## DIRECTIVES
A: In the text on 3D inspection, what can the initial 3D representation be made of?
B: Sum up the text on 3D inspection in two sentences.

## TEXT SECTION
···

Optionally, the method further comprises classifying an object via the subsystem.

Optionally, the method further comprises determining, via the subsystem, whether the object is in the 3D representation of the scene.

Optionally, the method further comprises identifying, via the subsystem, a possible defect(s) of an object.

Optionally, the inspection result comprises a segment or set of segments of the 3D representation (of the scene that are) associated with the possible defects.

Optionally, the 2D deep learning model and/or the subsystem comprises a back-end component that maintains an adjustable parameter.

Optionally, the method can comprise: adjusting the parameter(s) based on the inspection result generated by the subsystem.

Optionally, the method can comprise: adjusting the parameter(s) based on a training set of 2D maps.

Optionally, the inspection result comprises a quality metric; and the method comprises modifying the geometric feature (in an element) based on the quality metric.

Optionally, modifying the geometric feature (in an element) based on the quality metric comprises a brute force search, a greedy search, or a gradient-descent optimization, such that a value of the quality metric is modified such as increased and/or decreased (e.g., according to optimization of a function or value, such as minimizing a function).

Some embodiments relate to a method for three-dimensional (3D) inspection using a two-dimensional (2D) deep learning model. The method can comprise accessing one or more 3D profiles, wherein the one or more 3D profiles comprise a plurality of 3D points, wherein each 3D point is obtained from an initial 3D representation of a scene based on an associated polyline; transforming the one or more 3D profiles to a 2D map, wherein the 2D map represents a dimension of each of the plurality of 3D points using a geometric feature; providing the 2D map to the 2D deep learning model to generate an output from the 2D deep learning model; and generating, based on the output from the 2D deep learning model, an inspection result based on the one or more 3D profiles.

Optionally, the associated polyline comprises points with non-zero values in a vertical axis of a coordinate frame.

Optionally, the method further comprises deriving the one or more 3D profiles from an initial 3D representation, wherein the initial 3D representation comprises a 3D point cloud, a mesh, sensor data, and/or a voxel grid.

Optionally, the method further comprises, after deriving the one or more 3D profiles, performing an up-sampling operation to create a second 3D profile.

Optionally, the method further comprises interpolating points of the 3D point cloud, mesh, sensor data, and/or voxel grid to create the second 3D profile.

Optionally, the method further comprises aligning a plurality of the one or more 3D profiles prior to transforming the one or more 3D profiles into the 2D map.

Optionally, the method further comprises creating a score map based on the output from the 2D deep learning model.

Optionally, accessing the one or more 3D profiles includes accessing a sample comprising a plurality of 3D profiles.

Optionally, the 2D map represents the dimension of each of the 3D points of the plurality of 3D points using the geometric feature corresponding to a format of a grayscale image on a plane perpendicular to the vertical axis of the coordinate frame.

Optionally, the one or more 3D profiles comprise a plurality of sets of 3D points.

···

## GIVEN DATA
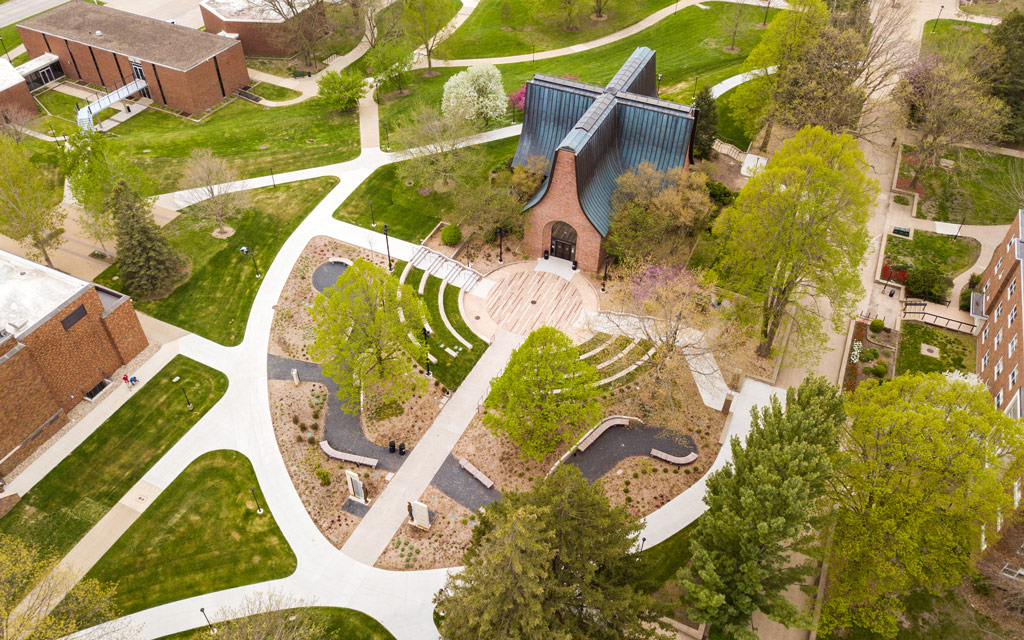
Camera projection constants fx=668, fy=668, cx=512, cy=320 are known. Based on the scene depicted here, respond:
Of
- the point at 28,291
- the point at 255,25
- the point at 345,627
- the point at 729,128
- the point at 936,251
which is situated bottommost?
the point at 345,627

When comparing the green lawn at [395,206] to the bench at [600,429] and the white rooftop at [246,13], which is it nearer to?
the bench at [600,429]

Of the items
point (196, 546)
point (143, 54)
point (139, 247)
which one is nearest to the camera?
point (196, 546)

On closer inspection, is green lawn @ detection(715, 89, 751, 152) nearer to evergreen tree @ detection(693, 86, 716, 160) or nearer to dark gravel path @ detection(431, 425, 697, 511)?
evergreen tree @ detection(693, 86, 716, 160)

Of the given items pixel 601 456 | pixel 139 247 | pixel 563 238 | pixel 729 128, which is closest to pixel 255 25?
pixel 139 247

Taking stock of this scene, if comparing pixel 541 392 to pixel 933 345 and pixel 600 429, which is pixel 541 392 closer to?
pixel 600 429

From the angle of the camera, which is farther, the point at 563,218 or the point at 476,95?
the point at 476,95

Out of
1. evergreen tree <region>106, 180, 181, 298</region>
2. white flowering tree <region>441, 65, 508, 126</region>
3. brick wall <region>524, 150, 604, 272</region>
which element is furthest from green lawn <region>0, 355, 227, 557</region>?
white flowering tree <region>441, 65, 508, 126</region>
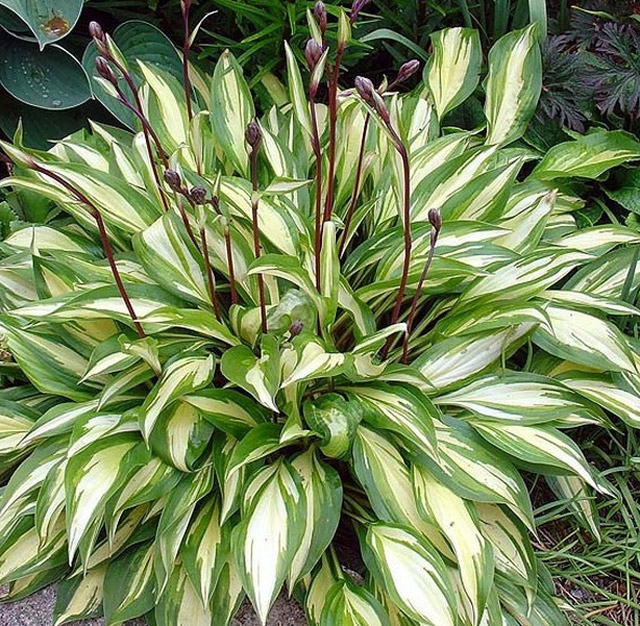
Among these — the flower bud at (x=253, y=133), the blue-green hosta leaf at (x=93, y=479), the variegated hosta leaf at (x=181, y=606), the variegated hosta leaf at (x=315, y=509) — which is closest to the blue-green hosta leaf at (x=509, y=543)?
the variegated hosta leaf at (x=315, y=509)

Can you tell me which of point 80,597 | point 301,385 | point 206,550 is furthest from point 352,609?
point 80,597

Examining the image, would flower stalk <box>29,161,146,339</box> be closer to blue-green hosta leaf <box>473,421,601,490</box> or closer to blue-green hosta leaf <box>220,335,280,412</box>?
blue-green hosta leaf <box>220,335,280,412</box>

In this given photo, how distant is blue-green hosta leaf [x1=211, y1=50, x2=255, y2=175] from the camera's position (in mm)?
1671

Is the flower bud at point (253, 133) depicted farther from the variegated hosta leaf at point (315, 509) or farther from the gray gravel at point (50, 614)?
the gray gravel at point (50, 614)

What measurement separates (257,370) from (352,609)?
0.39m

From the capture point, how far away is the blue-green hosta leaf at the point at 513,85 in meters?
1.75

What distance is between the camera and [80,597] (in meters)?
1.36

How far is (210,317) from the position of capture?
1368mm

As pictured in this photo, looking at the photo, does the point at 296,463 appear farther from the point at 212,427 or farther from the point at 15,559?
the point at 15,559

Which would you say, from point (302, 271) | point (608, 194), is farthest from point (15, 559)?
point (608, 194)

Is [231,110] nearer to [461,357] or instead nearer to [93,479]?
[461,357]

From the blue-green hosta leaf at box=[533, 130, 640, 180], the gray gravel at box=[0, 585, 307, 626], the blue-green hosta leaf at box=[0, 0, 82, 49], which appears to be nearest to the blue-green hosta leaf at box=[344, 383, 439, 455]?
the gray gravel at box=[0, 585, 307, 626]

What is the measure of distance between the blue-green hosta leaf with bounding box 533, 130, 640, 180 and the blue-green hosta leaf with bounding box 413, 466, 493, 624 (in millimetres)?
801

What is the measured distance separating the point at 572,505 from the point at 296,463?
52 centimetres
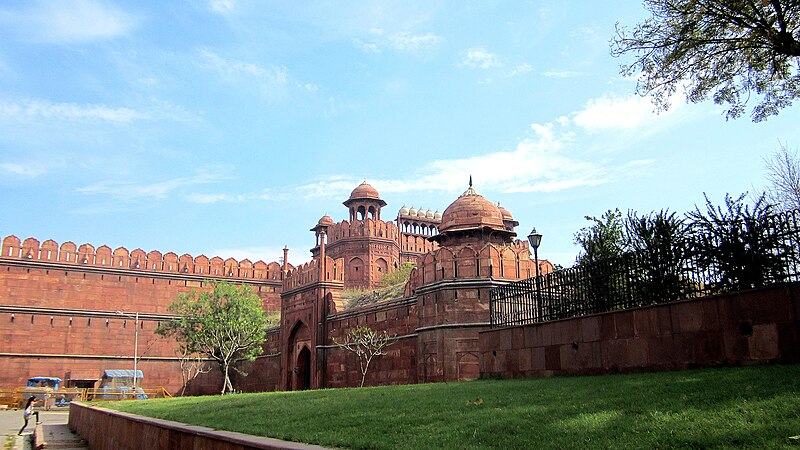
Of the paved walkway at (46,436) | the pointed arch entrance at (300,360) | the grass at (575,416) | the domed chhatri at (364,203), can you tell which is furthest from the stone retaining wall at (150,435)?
the domed chhatri at (364,203)

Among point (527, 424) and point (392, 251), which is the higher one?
point (392, 251)

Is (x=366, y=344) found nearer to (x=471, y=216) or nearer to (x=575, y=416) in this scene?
(x=471, y=216)

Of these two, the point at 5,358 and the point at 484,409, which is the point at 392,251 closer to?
the point at 5,358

···

## RESULTS
A: A 3D point cloud, a mesh, sensor data, and/or a voxel grid.

B: The text describes a method for 3D inspection that turns 3D profiles, whose points come from a 3D representation of a scene, into a 2D map and feeds that map to a 2D deep learning model, whose output is used to produce an inspection result. It also lists optional steps, such as classifying objects, finding possible defects, adjusting model parameters, up-sampling and aligning profiles, and creating a score map.